[start Text block]

Wednesday, October 25th, 2017

1

Lock, Stock, and Peril

Because digital security solutions have been so effective in protecting our online information, we've decided to use them to protect our homes as well. At least that's one way to read the news about a new Amazon service that lets couriers unlock your front door to deliver packages to the safety of your foyer. "The service is called Amazon Key, and it relies on a Amazon's new Cloud Cam and compatible smart lock. ... When a courier arrives with a package for in-home delivery, they scan the barcode, sending a request to Amazon's cloud. If everything checks out, the cloud grants permission by sending a message back to the camera, which starts recording. The courier then gets a prompt on their app, swipes the screen, and voilà, your door unlocks." Here's my alternate proposal: Amazon buys AirBNB and WeWork, and Prime members are given the option to live and work among their packages inside of an Amazon warehouse. (If a delivery person opens my door, even a crack, they better be prepared to drive away with three cats, a couple dogs, and most likely, an extra kid or two.)

[end Text block]
[start Data records]

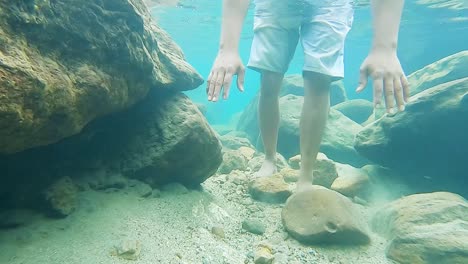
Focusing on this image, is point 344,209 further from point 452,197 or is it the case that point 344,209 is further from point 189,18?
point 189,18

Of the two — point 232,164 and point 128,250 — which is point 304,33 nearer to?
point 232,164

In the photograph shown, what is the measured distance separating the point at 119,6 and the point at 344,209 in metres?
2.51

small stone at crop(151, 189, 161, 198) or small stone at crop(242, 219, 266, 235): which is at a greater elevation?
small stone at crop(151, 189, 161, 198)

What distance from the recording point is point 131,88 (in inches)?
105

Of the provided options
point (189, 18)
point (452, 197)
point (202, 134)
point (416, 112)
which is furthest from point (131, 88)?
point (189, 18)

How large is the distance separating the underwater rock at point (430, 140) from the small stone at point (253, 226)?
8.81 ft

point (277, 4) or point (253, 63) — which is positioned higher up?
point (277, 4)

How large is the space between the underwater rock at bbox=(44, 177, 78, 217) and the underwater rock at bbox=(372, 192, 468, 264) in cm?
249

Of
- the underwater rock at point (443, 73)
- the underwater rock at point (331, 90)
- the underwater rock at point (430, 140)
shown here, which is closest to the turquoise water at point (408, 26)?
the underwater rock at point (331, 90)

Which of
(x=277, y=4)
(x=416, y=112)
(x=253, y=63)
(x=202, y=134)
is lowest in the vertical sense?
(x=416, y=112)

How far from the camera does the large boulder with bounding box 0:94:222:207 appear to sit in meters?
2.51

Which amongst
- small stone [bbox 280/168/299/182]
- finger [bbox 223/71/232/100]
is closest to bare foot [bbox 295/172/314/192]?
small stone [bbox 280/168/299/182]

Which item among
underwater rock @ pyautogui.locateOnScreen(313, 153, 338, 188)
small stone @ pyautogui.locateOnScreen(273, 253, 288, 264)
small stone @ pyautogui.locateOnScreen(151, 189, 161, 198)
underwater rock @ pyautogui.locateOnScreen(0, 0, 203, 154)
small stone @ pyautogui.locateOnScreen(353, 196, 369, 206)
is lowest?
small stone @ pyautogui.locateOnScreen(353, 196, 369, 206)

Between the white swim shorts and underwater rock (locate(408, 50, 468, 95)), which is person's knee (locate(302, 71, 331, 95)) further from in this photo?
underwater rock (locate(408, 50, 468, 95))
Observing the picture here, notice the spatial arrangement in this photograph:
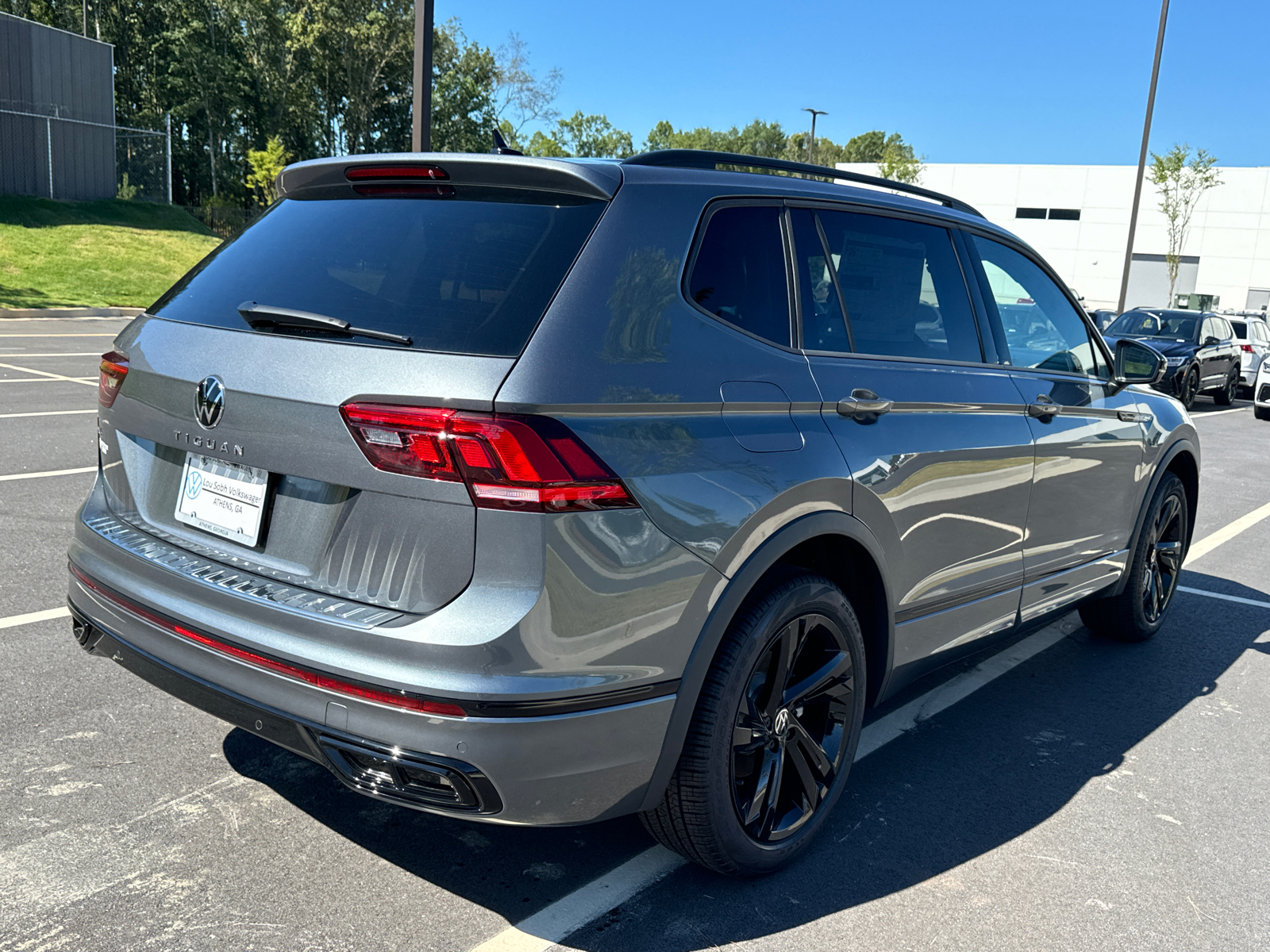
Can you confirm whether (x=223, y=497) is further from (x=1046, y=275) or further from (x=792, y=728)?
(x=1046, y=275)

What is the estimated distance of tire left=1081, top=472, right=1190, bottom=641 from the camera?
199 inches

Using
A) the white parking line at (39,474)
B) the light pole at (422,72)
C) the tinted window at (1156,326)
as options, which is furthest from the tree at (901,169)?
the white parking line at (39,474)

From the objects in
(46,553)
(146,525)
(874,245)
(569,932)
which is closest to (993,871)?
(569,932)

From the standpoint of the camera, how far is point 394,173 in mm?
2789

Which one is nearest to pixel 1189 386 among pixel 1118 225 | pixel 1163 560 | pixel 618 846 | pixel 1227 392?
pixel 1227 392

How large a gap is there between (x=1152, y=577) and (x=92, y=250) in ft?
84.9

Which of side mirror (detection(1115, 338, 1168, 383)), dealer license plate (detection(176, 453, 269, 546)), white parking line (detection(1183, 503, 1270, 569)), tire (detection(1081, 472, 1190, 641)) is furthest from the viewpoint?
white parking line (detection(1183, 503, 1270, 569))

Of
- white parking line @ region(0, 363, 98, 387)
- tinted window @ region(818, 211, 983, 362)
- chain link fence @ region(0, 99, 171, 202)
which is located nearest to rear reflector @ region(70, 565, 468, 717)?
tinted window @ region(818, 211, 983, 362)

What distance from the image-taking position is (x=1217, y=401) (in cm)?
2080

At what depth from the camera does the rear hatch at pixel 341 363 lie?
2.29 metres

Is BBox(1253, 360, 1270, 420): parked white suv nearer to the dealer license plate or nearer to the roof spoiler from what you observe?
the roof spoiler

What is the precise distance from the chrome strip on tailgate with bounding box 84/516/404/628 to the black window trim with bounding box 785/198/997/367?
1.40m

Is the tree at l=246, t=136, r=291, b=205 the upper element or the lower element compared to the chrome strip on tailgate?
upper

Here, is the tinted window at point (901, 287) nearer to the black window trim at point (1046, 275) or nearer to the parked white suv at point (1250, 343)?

[end Data records]

Reproduce the full Amazon Key post word for word. The listing was drawn from a source unrelated to this text.

Response to this exercise:
Wednesday, October 25th, 2017

1

Lock, Stock, and Peril

Because digital security solutions have been so effective in protecting our online information, we've decided to use them to protect our homes as well. At least that's one way to read the news about a new Amazon service that lets couriers unlock your front door to deliver packages to the safety of your foyer. "The service is called Amazon Key, and it relies on a Amazon's new Cloud Cam and compatible smart lock. ... When a courier arrives with a package for in-home delivery, they scan the barcode, sending a request to Amazon's cloud. If everything checks out, the cloud grants permission by sending a message back to the camera, which starts recording. The courier then gets a prompt on their app, swipes the screen, and voilà, your door unlocks." Here's my alternate proposal: Amazon buys AirBNB and WeWork, and Prime members are given the option to live and work among their packages inside of an Amazon warehouse. (If a delivery person opens my door, even a crack, they better be prepared to drive away with three cats, a couple dogs, and most likely, an extra kid or two.)